__EXERCISE__.
Revise the data below by replacing each occurrence of "corrugated metal fence" with "sheet metal fence". Reproduce all other text unchanged.
===== DATA FOR THIS TASK =====
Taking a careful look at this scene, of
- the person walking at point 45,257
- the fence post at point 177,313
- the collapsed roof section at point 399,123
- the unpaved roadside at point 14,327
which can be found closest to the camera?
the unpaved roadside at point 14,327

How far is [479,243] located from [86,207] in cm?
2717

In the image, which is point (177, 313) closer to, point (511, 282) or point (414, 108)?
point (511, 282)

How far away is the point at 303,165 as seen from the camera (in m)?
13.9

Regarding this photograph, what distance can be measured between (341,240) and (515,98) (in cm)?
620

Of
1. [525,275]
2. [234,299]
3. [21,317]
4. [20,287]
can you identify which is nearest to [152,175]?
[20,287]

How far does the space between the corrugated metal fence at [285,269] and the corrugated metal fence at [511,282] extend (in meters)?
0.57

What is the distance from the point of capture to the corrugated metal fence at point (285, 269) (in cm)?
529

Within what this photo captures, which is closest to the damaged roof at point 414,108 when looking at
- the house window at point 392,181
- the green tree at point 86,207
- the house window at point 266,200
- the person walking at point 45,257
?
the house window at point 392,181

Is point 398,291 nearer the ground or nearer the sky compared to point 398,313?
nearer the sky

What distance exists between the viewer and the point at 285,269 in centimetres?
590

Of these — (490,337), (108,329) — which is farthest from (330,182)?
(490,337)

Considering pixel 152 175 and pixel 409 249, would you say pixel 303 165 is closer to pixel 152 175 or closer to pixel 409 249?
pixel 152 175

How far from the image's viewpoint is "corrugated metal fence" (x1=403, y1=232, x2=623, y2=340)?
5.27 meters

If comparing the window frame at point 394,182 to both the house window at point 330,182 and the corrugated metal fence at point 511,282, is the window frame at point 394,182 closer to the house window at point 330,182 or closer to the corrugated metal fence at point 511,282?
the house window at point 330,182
=====
__WRITTEN RESPONSE__.
Taking a careful look at this scene, of
- the person walking at point 45,257
- the fence post at point 177,313
- the collapsed roof section at point 399,123
- the unpaved roadside at point 14,327
which can be found closest to the camera?
the unpaved roadside at point 14,327

How far is [479,243] located from [86,207] in cm?
2717

In the image, which is point (177, 313) closer to, point (511, 282) or point (414, 108)?
point (511, 282)

How far away is the point at 303,165 as seen from the camera (in m)?
13.9

Regarding this photograph, what distance can be measured between (341,240) and (515,98) (in cm)?
620

Of
1. [525,275]
2. [234,299]
3. [21,317]
4. [20,287]
can you identify which is nearest to [152,175]?
[20,287]

How far does the space between the sheet metal fence at [285,269] and the sheet metal fence at [511,282] extend (in meters)?
0.57

What is the distance from the point of capture to the sheet metal fence at point (285, 269) (in cm)?
529

Within what this photo captures, which is closest to the damaged roof at point 414,108 when looking at
- the house window at point 392,181
- the green tree at point 86,207
- the house window at point 266,200
- the person walking at point 45,257
?
the house window at point 392,181

Is point 398,291 nearer the ground or nearer the sky compared to point 398,313?
nearer the sky

What distance exists between the viewer and the point at 285,269 in centimetres?
590

Of these — (490,337), (108,329) — which is farthest from (330,182)?
(490,337)

Considering pixel 152 175 and pixel 409 249, would you say pixel 303 165 is closer to pixel 152 175 or closer to pixel 409 249?
pixel 152 175

How far from the image's viewpoint is "sheet metal fence" (x1=403, y1=232, x2=623, y2=340)?
5.27 meters

If comparing the window frame at point 394,182 to both the house window at point 330,182 and the sheet metal fence at point 511,282, is the window frame at point 394,182 closer to the house window at point 330,182 or closer to the sheet metal fence at point 511,282?
the house window at point 330,182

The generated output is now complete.